Comment Boris Vian, l'auteur de livres, est venu à la chanson ? Nicole Bertholt, mandataire pour l’oeuvre de Vian, raconte : "Des chansons, il en a écrit très tôt, dans le courant des années 1940. Pour lui, c'était toujours de l'écriture, il était doué donc il a aussi écrit des chansons. De temps en temps, il les faisait mettre en musique. Et pas forcément pour quelqu'un. Mais comme ses livres n'ont pas marché, il est passé à autre chose. Il fallait trouver cette autre chose. Il a cherché pendant un moment...
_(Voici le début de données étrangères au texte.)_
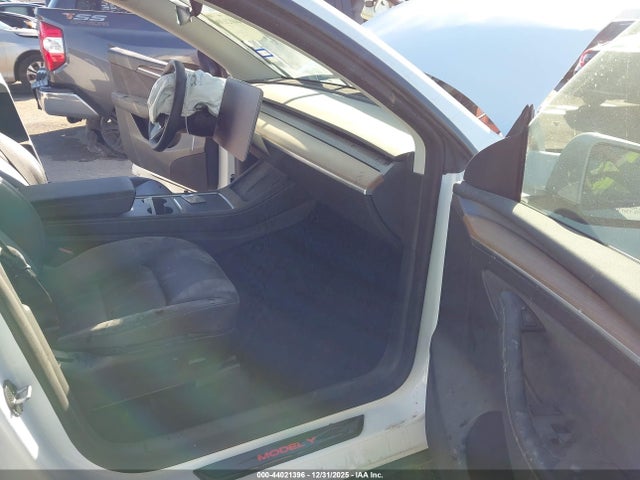 2023 TESLA MODEL Y 7SAYGAEE7PF629651 Photo 4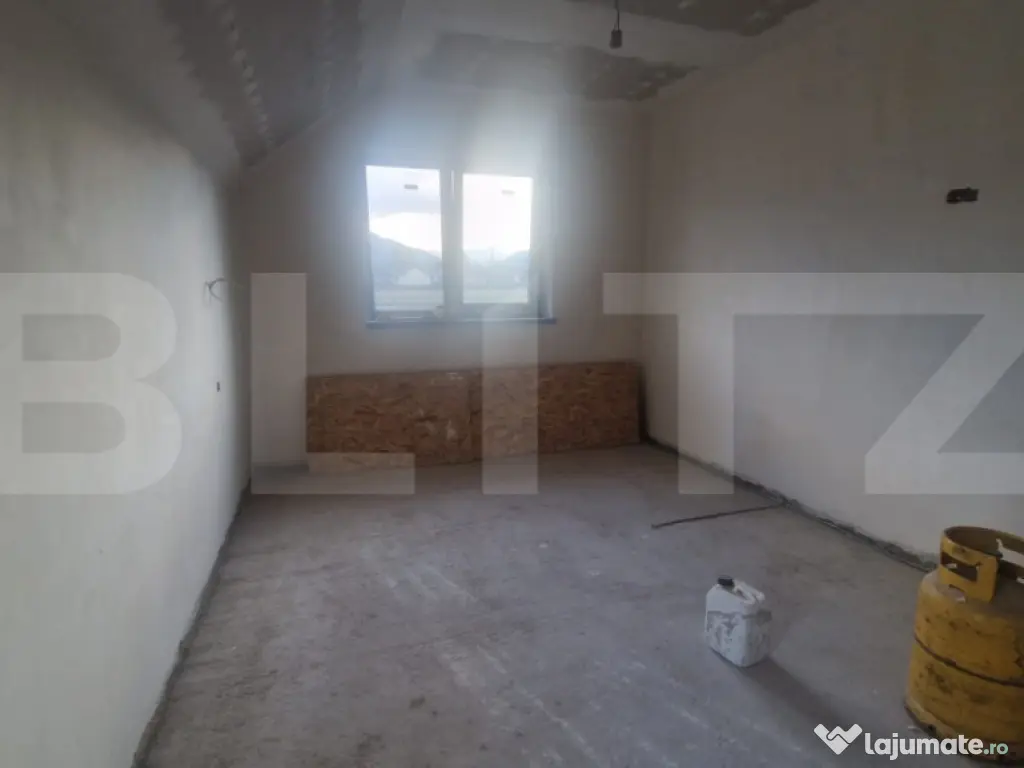 Casa 4 camere, 133 mp, zona Sacele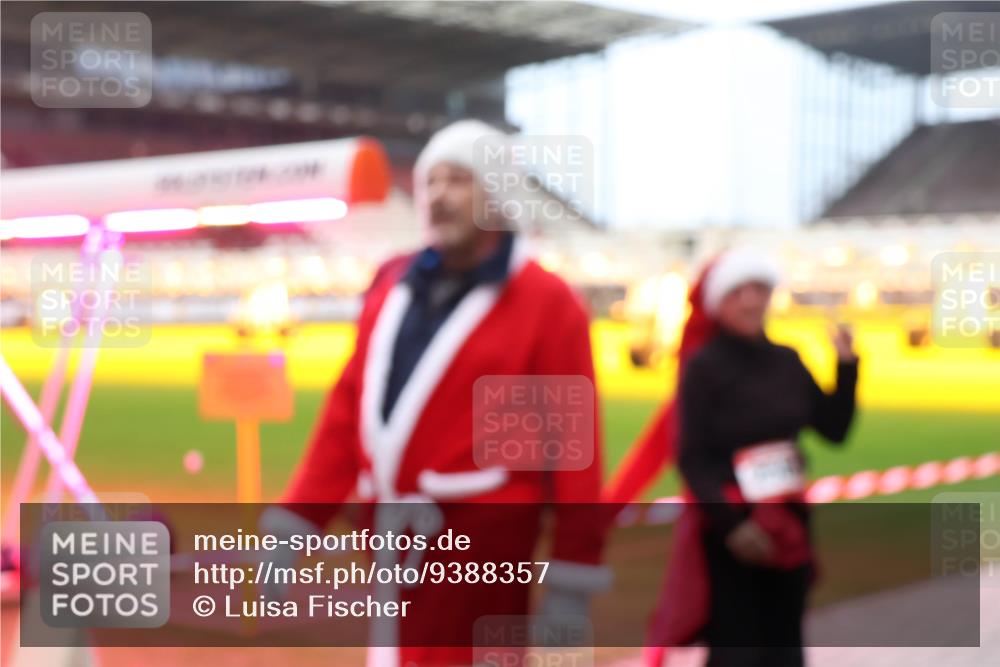 07.12.2025 - St. Pauli X-Mass-Run No. 15 Luisa Fischer http://msf.ph/oto/9388357 07.12.2025 11:52:18 Ziel 648, 650, 1916, 2025, 2027, 2121, 2374, 3445, 3449, 3451, 3583, 3648, 3650, 3659, 3790, 3794, 3795, 3853, 3865, 3875, 3959, 4340, 4602, 4610 meine-sportfotos.de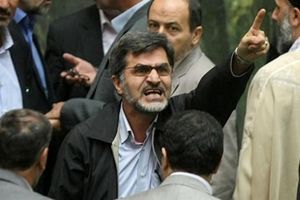 کوچک زاده بود که در مجلس فریاد زد «مرگ بر فریدون»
"Au début des années 1950, il essaie d'autres voies. Et c'est là qu'il fait beaucoup de traductions, il écrit des articles à droite à gauche. Il a beaucoup traduit d'ouvrages, notamment pour la Série noire chez Gallimard, de la science-fiction, du théâtre. Mais ça ne lui rapporte pas assez, ça ne lui donne pas une liberté. Il rencontre alors Jacques Canetti, que tout le monde connaît, qui s'est aperçu que ce grand gars-là n'était vraiment pas comme les autres. Il s'est demandé ce qu'il pouvait et lui a demandé de lui montré ce qu'il avait écrit".

Boris Vian disait de lui qu'il était pro-civil et pas anti-militariste

"Il a essayé de trouver des interprètes. Il est revenu sans et a proposé une seule solution : que Boris Vian chante ses chansons. En 1954, Boris Vian prend donc des cours de chant". Il avait proposé la chanson La Java des bombes atomiques aux Frères Jacques qui l'ont refusée, alors il a chanté. Mais alors était-il pacifiste ? "Il était profondément pacifiste. Il se définissait ainsi : 'Je suis pro-civil, je ne suis pas anti-militariste'. Il détestait la guerre et dans toutes ses chansons, il torpillait tout ce qui était en 'isme' : le conformisme, le fanatisme, le totalitarisme..."

"Il voulait tout comprendre. Sa phrase préférée 'La carte n'est pas le territoire' d'Alfred Korzybski, un auteur russe qu'il a traduit". Boris Vian travaillait chez Philipps et Barclay, mais gagnait-il sa vie ? "Il est assez dépensier, il fait ses costumes sur mesure, et est donc bien snob, il a des bagnoles qui coûtent très chères, et il aime bien faire plaisir aux copains et aux copines. De l'autre côté, il ne gagne pas bien sa vie".